Work required> Can you carry on the review of Lady Dynamite from its last sentence?

Source text>
━━━━━━
She then confesses, in her own sweetly creaky voice, to having “three separate addictions,” and we see her drinking wine and smoking a cigarette in front of the TV. With rare honesty, Bamford makes art out of her battles with her own brain — comedy that offers relief and even guidance for the rest of us, but without false promises that anything's going to be easy.

Bamford played all the roles on her own show. She's surrounded by a cast of ringers on Lady Dynamite, some of them cast in parts Bamford has mastered, like her mother and father (Mary Kay Place and Ed Begley Jr). This puts the emphasis on Bamford's least assertive character, herself, and leaves her to react to the ridiculousness rather than generate it herself. There are laughs, especially in her scenes with Fred Melamed, as her manager. But something urgent and intimate gets lost. Here, her parents are no longer her mind's heightened perception of her parents — they're just actors with gag lines. We're not in her headspace; we're just watching TV.

So Lady Dynamite plays as an industry-standard single-camera cable comedy, with rote plotting, distracting cameos (Mark McGrath, Jon Cryer), meta self-consciousness and de rigueur tastelessness: The second episode opens with that Adult Swim staple, the parody of a bonkers Japanese commercial, this time for a product called Noodle Pussy. By the fourth, I was ready to bet money that the writers' room had a whiteboard dedicated solely to descriptive nicknames for vaginas (“dirty ax-gash”) that other shows hadn't gotten to yet. (Producer Pam Brady has worked on Family Guy and on several projects with South Park's Trey Parker and Matt Stone.)

Worst of all, Lady Dynamite tends toward the generic. Two episodes concern dates with men who turn out to be trouble for reasons that illustrate no greater truth, either about men or about Bamford. Another works the tired angle of the well-intentioned white comic worrying about saying the wrong thing around black people. That one pays off with Bamford, just before the credits, trumpeting the fact that her show has pulled off a sensitive story about race — and, in her celebration, blithely cutting off an impassioned monologue from screenwriter John Ridley, an Oscar winner for 12 Years a Slave. That glib joke could have come from Sarah Silverman's Comedy Central show or any of the Lindsay Bluth episodes of Arrested Development. Why, in recent years, does the comic archetype of the do-gooding naïf play as selfish and female?
━━━━━━
Scene geometry reasoning data:
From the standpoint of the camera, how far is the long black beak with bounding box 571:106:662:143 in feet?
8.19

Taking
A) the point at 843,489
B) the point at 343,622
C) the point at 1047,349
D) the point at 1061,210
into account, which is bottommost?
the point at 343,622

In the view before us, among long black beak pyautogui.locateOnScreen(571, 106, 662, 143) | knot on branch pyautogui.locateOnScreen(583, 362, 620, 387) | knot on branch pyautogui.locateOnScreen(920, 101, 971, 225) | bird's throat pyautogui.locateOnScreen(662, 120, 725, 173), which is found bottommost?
━━━━━━
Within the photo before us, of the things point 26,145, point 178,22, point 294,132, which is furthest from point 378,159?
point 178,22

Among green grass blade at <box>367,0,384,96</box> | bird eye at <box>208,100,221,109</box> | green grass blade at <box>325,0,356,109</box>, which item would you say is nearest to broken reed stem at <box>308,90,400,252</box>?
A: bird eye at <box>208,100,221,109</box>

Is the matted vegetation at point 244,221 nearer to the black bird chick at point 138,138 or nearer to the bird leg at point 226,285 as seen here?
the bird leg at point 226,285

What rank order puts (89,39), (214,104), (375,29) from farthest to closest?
━━━━━━
Exercise response>
Among the premiere's many low points is a montage of neighbors slamming the door in Bamford's face as she invites them to come sit on the bench she's put up in her yard. She's striving to make the neighborhood more friendly, a quixotic endeavor for which the show punishes her with a half-dozen “fuck yous” and, eventually, a minor riot.

In real life, Bamford did put up such a bench, to help herself overcome shyness. She told The New York Times in 2014 that it's been like a bird feeder, but for strangers. She also used to host sing-alongs/stand-up shows at the Eagle Rock Community Center. She wasn't a dope for trying, in her way, to connect with her community.

At one of those events, once, I heard her, offstage, encouraging a young comic by telling her that she just had to keep at it. Such Midwestern positivity is ripe for parody, of course. But Bamford's work has always honored her ethos of perseverance: Keep trying. Keep living. Each day she faces a hostile world that sometimes gets the best of her, but there she is, back onstage, dealing with it on her terms — and leaving audiences helpless with laughter. In Lady Dynamite, the terms don't quite feel like hers. Rather than watch this iteration of the Maria Bamford character discover how to live, we see the sitcom logic of comeuppance and act breaks put her in her place.